Tuesday, January 21, 2014

On Being A Woman


I cannot always read the letters I have sprawled in black ink on both sides of the cocktail napkin, in small, delicate cramped handwriting. Words spilled over across a seedy bar where I had used the napkin to wipe down the barstool. I spread the napkin out, thumbtack it to my corkboard, Johnnie Walker Red now stained in the upper right hand corner. Must have been the oversight of the man at the bar, the one feeling up the leg of the dark haired girl, the one whom studied at Oxford, spoke four languages, but with a rare genetic mutation, was still rendered a very sloppy drunk. The stain turned the cocktail napkin to the likes of old parchment paper, variant replicas of my thoughts, of myself, living out in the sprawled words beneath the brown stain. 

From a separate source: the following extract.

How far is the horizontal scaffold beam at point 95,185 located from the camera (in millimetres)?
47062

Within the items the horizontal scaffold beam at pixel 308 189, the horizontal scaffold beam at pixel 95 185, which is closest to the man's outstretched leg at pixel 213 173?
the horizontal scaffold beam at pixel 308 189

A bit of my soul printed so permanently into the black ink, an affection, an affliction, a grief, a loss, a love, a need, a desire, a want, a life without an end point, a failing, perhaps, at times, by my very own complications, the way I was, and now the very boldness in who I now am. The committed parts of a woman not learned in a classroom, the permanent adulthood you cross over into once you allow yourself to let go, to be open to words, thoughts, stained napkins, seedy bars, risks and chances. In short, once you allow yourself to just be, without any expectation of life past midnight on a Saturday night, once, you let go of your past forever, finally hitching to a chance at a future. This dark haired girl I will never be, but, maybe I thought, I could learn from her...so I watched her navigate through the night and the seediness of the bar, and Oxford bred gents.